> [PROBLEM A] Rewrite the workbench thread from the words "He is asking" through "storage and vise.", replacing "storage" with "drawer space".
> [PROBLEM B] In the workbench thread, which manufacturer does Laughran name for the bench?
##### SELECTED EXCERPT
# Does anybody recognizes this Work Bench / Manufacturer?



## Moai

hey guys! A local guy is selling this bench, I was wondering about the quality / manufacturer before making the one hour drive…....does anybody knows anything about it?

He is asking 100….is that a fair number??

Thanks for all the help!


----------



## BigRedKnothead

Don't know anything about the make. I'd take it for $100 even just for the storage and vise.


----------



## GregInMaryland

The vise reminds me of a harbor freight special, though I didn't see one similar on their website. I suppose if there isn't something wrong or broken, it is worth $100. The top is not going to be as thick as it appears-most likely there is a skirt a round the perimeter. Also, the vise is rather shallow. This may be your first workbench, but it won't be your last.


----------



## Loren

Can't read the logo, but it looks like a Sjoberg.


----------



## Tim457

Consider asking for closeup pictures of the vices before you go. A 100 mile drive round trip costs you about $50-60 by IRS standards, and you know they aren't being generous when giving deductions. You've made better, but if the vices are decent and the size is decent it doesn't sound bad. The HF bench costs more than that.


----------



## stefang

It looks (nicely) shop made to me, and well worth $100 if it is stable.


----------



## Laughran

The manufacturer is Whitegate. It is a smaller light duty bench. I Paid $50.00 for one last fall. Its not the best but it is better than nothing. Someday (when time and money allow) I'm sure to build a heavier one.


----------



## helluvawreck

If you don't travel so far to get it it would definitely be worth it to me.

helluvawreck aka Charles
http://woodworkingexpo.wordpress.com


----------



## Moai

thanks for the info and comments guys, you are the best!
I'm letting this one pass…....
I got a nice Richard Wilcox Quick Release Vise from Ebay, so I guess is a better option to build something stronger.
May God bless you richly today!


----------



## alyle1028

I bought one at a garage sale…. does yours have 5/8 inch holes for the dogs?


----------



## OleGrump

An hour drive isn't so bad, and what the hell, there are TWO vises on this bench, making them $50 apiece. Try to buy the just the vise hardware for that nowadays. Lotta good storage space, and a good user, if you don't already have a bench. If it were me, I'd go for it.


----------
##########
##### PROVIDED MATERIAL
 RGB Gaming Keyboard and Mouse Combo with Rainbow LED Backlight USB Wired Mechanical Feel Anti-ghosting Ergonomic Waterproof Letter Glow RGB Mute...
##########
##### PROVIDED MATERIAL
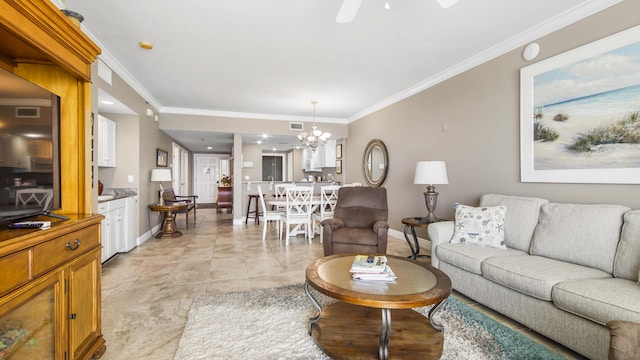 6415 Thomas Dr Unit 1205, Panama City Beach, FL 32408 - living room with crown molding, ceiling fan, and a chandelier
##########
##### PROVIDED MATERIAL
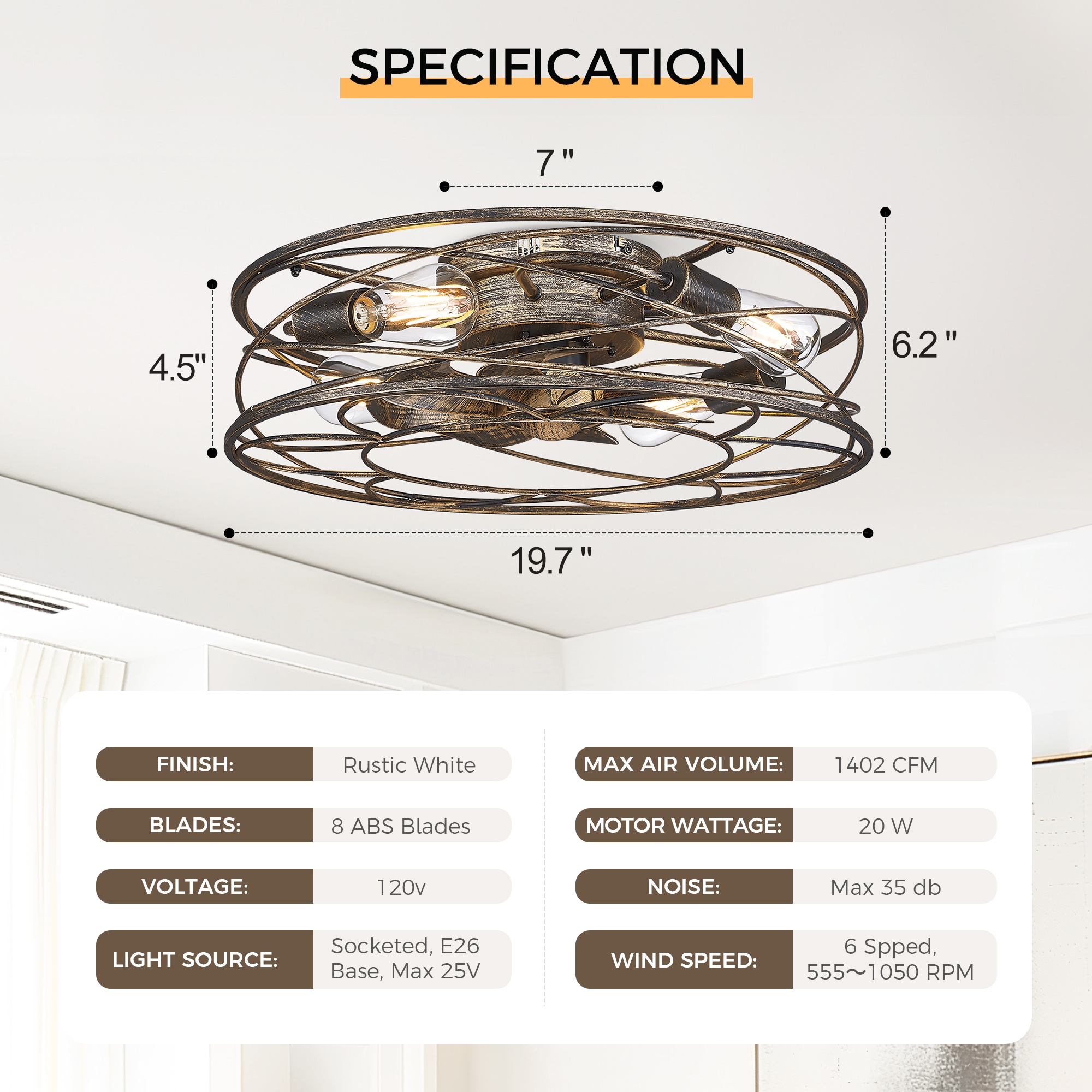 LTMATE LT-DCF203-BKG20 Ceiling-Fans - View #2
##########
> [WRITTEN REPLY A]
He is asking 100….is that a fair number??

Thanks for all the help!


----------



## BigRedKnothead

Don't know anything about the make. I'd take it for $100 even just for the drawer space and vise.

> [WRITTEN REPLY B] Whitegate